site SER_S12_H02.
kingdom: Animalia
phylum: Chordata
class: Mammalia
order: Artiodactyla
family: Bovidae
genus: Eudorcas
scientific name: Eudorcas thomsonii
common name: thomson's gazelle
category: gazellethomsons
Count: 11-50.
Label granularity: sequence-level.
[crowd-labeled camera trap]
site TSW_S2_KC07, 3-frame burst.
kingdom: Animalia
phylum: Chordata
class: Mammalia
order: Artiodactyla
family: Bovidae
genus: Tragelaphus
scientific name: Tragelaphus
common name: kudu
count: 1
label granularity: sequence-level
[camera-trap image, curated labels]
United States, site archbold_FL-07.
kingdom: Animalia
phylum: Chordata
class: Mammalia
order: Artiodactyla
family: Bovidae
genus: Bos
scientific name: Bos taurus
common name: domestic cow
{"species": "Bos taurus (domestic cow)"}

### INSTRUCTIONS FOR THE TASK
Your answer must be every record above, retyped exactly.

### REPLY
site SER_S12_H02.
kingdom: Animalia
phylum: Chordata
class: Mammalia
order: Artiodactyla
family: Bovidae
genus: Eudorcas
scientific name: Eudorcas thomsonii
common name: thomson's gazelle
category: gazellethomsons
Count: 11-50.
Label granularity: sequence-level.
[crowd-labeled camera trap]
site TSW_S2_KC07, 3-frame burst.
kingdom: Animalia
phylum: Chordata
class: Mammalia
order: Artiodactyla
family: Bovidae
genus: Tragelaphus
scientific name: Tragelaphus
common name: kudu
count: 1
label granularity: sequence-level
[camera-trap image, curated labels]
United States, site archbold_FL-07.
kingdom: Animalia
phylum: Chordata
class: Mammalia
order: Artiodactyla
family: Bovidae
genus: Bos
scientific name: Bos taurus
common name: domestic cow
{"species": "Bos taurus (domestic cow)"}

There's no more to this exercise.